Set down all of the data that follows, keeping every character.

[Records for processing — start]

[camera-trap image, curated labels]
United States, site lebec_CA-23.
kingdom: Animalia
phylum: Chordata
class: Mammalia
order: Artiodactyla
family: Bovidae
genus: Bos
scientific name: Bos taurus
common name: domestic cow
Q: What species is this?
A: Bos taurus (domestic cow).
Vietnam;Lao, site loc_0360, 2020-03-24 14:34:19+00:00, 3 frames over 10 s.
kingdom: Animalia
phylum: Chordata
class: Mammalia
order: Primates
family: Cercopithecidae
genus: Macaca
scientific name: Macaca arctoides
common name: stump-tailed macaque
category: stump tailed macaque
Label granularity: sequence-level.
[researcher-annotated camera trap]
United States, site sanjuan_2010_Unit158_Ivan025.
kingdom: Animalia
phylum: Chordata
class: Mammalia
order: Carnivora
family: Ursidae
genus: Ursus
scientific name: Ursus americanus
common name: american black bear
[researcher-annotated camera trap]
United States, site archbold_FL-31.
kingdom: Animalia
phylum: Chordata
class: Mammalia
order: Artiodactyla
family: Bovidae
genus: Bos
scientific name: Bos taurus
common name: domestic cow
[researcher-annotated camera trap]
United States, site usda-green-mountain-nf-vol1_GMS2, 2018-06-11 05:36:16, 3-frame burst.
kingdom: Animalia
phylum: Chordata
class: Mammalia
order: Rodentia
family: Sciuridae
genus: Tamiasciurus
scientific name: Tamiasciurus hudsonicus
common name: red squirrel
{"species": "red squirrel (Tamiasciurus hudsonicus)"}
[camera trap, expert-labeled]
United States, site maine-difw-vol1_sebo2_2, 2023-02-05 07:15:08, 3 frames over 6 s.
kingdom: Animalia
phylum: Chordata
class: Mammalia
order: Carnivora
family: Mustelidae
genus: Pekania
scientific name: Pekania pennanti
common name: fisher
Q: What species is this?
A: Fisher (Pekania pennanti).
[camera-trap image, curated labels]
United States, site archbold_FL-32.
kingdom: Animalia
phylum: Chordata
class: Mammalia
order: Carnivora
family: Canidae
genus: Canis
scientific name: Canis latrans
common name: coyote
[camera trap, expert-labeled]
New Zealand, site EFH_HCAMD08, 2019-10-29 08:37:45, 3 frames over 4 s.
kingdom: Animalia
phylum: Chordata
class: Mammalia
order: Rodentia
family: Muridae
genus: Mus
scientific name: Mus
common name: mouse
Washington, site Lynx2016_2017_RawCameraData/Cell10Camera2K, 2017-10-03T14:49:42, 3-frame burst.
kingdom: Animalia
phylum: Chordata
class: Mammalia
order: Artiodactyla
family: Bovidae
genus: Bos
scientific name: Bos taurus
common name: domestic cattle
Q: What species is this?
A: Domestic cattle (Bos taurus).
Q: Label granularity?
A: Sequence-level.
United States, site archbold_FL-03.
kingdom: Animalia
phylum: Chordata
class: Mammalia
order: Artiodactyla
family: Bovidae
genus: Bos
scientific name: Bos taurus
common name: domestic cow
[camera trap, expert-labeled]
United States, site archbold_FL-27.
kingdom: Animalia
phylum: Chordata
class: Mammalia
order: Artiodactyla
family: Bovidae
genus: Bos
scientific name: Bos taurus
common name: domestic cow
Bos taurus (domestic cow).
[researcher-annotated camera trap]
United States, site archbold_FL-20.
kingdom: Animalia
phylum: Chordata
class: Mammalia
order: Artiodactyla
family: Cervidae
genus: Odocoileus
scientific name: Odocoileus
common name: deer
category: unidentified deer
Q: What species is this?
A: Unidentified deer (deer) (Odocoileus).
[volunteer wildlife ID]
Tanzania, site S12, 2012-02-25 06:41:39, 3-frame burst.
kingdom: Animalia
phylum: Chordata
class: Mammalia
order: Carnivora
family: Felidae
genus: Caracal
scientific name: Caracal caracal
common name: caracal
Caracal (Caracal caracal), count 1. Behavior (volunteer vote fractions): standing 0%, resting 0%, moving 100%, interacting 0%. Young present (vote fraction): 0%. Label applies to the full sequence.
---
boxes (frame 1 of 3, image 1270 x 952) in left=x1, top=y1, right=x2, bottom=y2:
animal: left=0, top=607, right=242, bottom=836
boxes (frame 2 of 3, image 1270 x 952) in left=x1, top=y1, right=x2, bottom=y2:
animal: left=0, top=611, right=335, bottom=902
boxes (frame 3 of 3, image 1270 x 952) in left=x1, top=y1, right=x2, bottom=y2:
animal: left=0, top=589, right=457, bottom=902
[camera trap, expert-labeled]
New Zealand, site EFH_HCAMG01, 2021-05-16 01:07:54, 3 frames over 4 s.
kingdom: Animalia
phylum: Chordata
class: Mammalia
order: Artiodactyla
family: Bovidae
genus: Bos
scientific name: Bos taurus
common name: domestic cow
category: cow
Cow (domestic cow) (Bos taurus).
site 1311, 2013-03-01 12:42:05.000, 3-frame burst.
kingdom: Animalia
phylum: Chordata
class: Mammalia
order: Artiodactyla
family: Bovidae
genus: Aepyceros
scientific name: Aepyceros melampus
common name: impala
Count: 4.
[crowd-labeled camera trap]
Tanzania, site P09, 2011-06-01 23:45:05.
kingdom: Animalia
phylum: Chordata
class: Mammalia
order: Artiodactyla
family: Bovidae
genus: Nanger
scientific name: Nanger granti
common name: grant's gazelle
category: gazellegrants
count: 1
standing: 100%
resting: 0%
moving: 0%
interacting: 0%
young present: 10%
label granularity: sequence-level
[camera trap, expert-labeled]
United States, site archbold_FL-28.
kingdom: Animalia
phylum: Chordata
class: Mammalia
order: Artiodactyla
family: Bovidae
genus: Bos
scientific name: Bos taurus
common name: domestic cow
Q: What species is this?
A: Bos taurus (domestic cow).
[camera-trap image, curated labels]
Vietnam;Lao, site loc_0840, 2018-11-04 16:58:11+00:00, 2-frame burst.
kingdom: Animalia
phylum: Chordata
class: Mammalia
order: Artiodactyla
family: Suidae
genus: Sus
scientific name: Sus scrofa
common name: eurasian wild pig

[Records for processing — finish]

Result for this exercise:
[camera-trap image, curated labels]
United States, site lebec_CA-23.
kingdom: Animalia
phylum: Chordata
class: Mammalia
order: Artiodactyla
family: Bovidae
genus: Bos
scientific name: Bos taurus
common name: domestic cow
Q: What species is this?
A: Bos taurus (domestic cow).
Vietnam;Lao, site loc_0360, 2020-03-24 14:34:19+00:00, 3 frames over 10 s.
kingdom: Animalia
phylum: Chordata
class: Mammalia
order: Primates
family: Cercopithecidae
genus: Macaca
scientific name: Macaca arctoides
common name: stump-tailed macaque
category: stump tailed macaque
Label granularity: sequence-level.
[researcher-annotated camera trap]
United States, site sanjuan_2010_Unit158_Ivan025.
kingdom: Animalia
phylum: Chordata
class: Mammalia
order: Carnivora
family: Ursidae
genus: Ursus
scientific name: Ursus americanus
common name: american black bear
[researcher-annotated camera trap]
United States, site archbold_FL-31.
kingdom: Animalia
phylum: Chordata
class: Mammalia
order: Artiodactyla
family: Bovidae
genus: Bos
scientific name: Bos taurus
common name: domestic cow
[researcher-annotated camera trap]
United States, site usda-green-mountain-nf-vol1_GMS2, 2018-06-11 05:36:16, 3-frame burst.
kingdom: Animalia
phylum: Chordata
class: Mammalia
order: Rodentia
family: Sciuridae
genus: Tamiasciurus
scientific name: Tamiasciurus hudsonicus
common name: red squirrel
{"species": "red squirrel (Tamiasciurus hudsonicus)"}
[camera trap, expert-labeled]
United States, site maine-difw-vol1_sebo2_2, 2023-02-05 07:15:08, 3 frames over 6 s.
kingdom: Animalia
phylum: Chordata
class: Mammalia
order: Carnivora
family: Mustelidae
genus: Pekania
scientific name: Pekania pennanti
common name: fisher
Q: What species is this?
A: Fisher (Pekania pennanti).
[camera-trap image, curated labels]
United States, site archbold_FL-32.
kingdom: Animalia
phylum: Chordata
class: Mammalia
order: Carnivora
family: Canidae
genus: Canis
scientific name: Canis latrans
common name: coyote
[camera trap, expert-labeled]
New Zealand, site EFH_HCAMD08, 2019-10-29 08:37:45, 3 frames over 4 s.
kingdom: Animalia
phylum: Chordata
class: Mammalia
order: Rodentia
family: Muridae
genus: Mus
scientific name: Mus
common name: mouse
Washington, site Lynx2016_2017_RawCameraData/Cell10Camera2K, 2017-10-03T14:49:42, 3-frame burst.
kingdom: Animalia
phylum: Chordata
class: Mammalia
order: Artiodactyla
family: Bovidae
genus: Bos
scientific name: Bos taurus
common name: domestic cattle
Q: What species is this?
A: Domestic cattle (Bos taurus).
Q: Label granularity?
A: Sequence-level.
United States, site archbold_FL-03.
kingdom: Animalia
phylum: Chordata
class: Mammalia
order: Artiodactyla
family: Bovidae
genus: Bos
scientific name: Bos taurus
common name: domestic cow
[camera trap, expert-labeled]
United States, site archbold_FL-27.
kingdom: Animalia
phylum: Chordata
class: Mammalia
order: Artiodactyla
family: Bovidae
genus: Bos
scientific name: Bos taurus
common name: domestic cow
Bos taurus (domestic cow).
[researcher-annotated camera trap]
United States, site archbold_FL-20.
kingdom: Animalia
phylum: Chordata
class: Mammalia
order: Artiodactyla
family: Cervidae
genus: Odocoileus
scientific name: Odocoileus
common name: deer
category: unidentified deer
Q: What species is this?
A: Unidentified deer (deer) (Odocoileus).
[volunteer wildlife ID]
Tanzania, site S12, 2012-02-25 06:41:39, 3-frame burst.
kingdom: Animalia
phylum: Chordata
class: Mammalia
order: Carnivora
family: Felidae
genus: Caracal
scientific name: Caracal caracal
common name: caracal
Caracal (Caracal caracal), count 1. Behavior (volunteer vote fractions): standing 0%, resting 0%, moving 100%, interacting 0%. Young present (vote fraction): 0%. Label applies to the full sequence.
---
boxes (frame 1 of 3, image 1270 x 952) in left=x1, top=y1, right=x2, bottom=y2:
animal: left=0, top=607, right=242, bottom=836
boxes (frame 2 of 3, image 1270 x 952) in left=x1, top=y1, right=x2, bottom=y2:
animal: left=0, top=611, right=335, bottom=902
boxes (frame 3 of 3, image 1270 x 952) in left=x1, top=y1, right=x2, bottom=y2:
animal: left=0, top=589, right=457, bottom=902
[camera trap, expert-labeled]
New Zealand, site EFH_HCAMG01, 2021-05-16 01:07:54, 3 frames over 4 s.
kingdom: Animalia
phylum: Chordata
class: Mammalia
order: Artiodactyla
family: Bovidae
genus: Bos
scientific name: Bos taurus
common name: domestic cow
category: cow
Cow (domestic cow) (Bos taurus).
site 1311, 2013-03-01 12:42:05.000, 3-frame burst.
kingdom: Animalia
phylum: Chordata
class: Mammalia
order: Artiodactyla
family: Bovidae
genus: Aepyceros
scientific name: Aepyceros melampus
common name: impala
Count: 4.
[crowd-labeled camera trap]
Tanzania, site P09, 2011-06-01 23:45:05.
kingdom: Animalia
phylum: Chordata
class: Mammalia
order: Artiodactyla
family: Bovidae
genus: Nanger
scientific name: Nanger granti
common name: grant's gazelle
category: gazellegrants
count: 1
standing: 100%
resting: 0%
moving: 0%
interacting: 0%
young present: 10%
label granularity: sequence-level
[camera trap, expert-labeled]
United States, site archbold_FL-28.
kingdom: Animalia
phylum: Chordata
class: Mammalia
order: Artiodactyla
family: Bovidae
genus: Bos
scientific name: Bos taurus
common name: domestic cow
Q: What species is this?
A: Bos taurus (domestic cow).
[camera-trap image, curated labels]
Vietnam;Lao, site loc_0840, 2018-11-04 16:58:11+00:00, 2-frame burst.
kingdom: Animalia
phylum: Chordata
class: Mammalia
order: Artiodactyla
family: Suidae
genus: Sus
scientific name: Sus scrofa
common name: eurasian wild pig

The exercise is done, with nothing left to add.